Occurrene Data Cleaning • kuenm2

Description
Getting ready
Cleaning data
Saving results

Description

As any modeling technique, ecological niche modeling depends on the quality of the input data, particularly species occurrence records. Cleaning these data is a critical step to minimize biases, reduce errors, and ensure meaningful model outcomes. This vignette introduces tools available in the kuenm2 package to facilitate the cleaning of occurrence data prior to modeling. It guides users through loading and inspecting data, applying cleaning functions, and saving cleaned datasets, all within a reproducible R workflow.

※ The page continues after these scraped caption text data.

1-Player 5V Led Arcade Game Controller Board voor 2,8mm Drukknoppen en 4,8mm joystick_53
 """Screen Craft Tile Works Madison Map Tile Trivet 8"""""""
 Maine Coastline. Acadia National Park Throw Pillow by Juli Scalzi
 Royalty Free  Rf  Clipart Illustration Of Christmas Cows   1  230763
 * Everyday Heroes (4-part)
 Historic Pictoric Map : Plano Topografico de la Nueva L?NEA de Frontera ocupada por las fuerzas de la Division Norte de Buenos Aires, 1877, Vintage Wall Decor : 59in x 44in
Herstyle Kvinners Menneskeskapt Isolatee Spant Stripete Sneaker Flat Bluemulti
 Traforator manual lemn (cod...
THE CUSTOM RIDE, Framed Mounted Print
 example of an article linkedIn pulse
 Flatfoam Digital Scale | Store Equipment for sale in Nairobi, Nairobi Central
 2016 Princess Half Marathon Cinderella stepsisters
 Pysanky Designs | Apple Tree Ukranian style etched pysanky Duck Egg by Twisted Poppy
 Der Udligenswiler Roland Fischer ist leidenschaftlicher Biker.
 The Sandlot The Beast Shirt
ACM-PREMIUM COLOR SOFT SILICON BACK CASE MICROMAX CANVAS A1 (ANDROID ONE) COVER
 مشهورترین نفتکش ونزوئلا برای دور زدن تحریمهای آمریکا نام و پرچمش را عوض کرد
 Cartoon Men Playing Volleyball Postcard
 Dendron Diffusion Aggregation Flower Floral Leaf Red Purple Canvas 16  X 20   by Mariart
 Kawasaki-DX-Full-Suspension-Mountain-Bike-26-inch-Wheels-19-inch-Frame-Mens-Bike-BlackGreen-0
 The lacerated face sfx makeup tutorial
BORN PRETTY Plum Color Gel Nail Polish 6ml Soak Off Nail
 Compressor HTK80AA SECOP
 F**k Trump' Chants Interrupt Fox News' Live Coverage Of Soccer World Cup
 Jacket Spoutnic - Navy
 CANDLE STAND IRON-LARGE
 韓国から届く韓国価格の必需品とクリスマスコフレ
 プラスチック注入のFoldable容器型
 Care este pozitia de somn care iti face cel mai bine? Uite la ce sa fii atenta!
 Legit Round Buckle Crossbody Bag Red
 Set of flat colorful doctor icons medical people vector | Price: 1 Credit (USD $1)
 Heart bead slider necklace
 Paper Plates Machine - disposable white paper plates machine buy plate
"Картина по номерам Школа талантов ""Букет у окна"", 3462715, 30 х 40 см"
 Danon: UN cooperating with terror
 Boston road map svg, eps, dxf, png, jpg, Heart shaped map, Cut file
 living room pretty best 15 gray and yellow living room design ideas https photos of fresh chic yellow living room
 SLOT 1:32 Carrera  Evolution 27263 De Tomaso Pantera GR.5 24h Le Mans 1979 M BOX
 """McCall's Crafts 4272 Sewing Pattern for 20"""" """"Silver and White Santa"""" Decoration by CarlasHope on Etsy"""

We want to highlight that additional data cleaning and filtering steps (e.g., spatial thinning) may be necessary depending on the type of model or modeling approach the user intends to adopt. The tools presented here are designed to assist with the most basic steps of preparing data for modeling.

Getting ready

If kuenm2 has not been installed yet, please do so. See the Main guide for installation instructions.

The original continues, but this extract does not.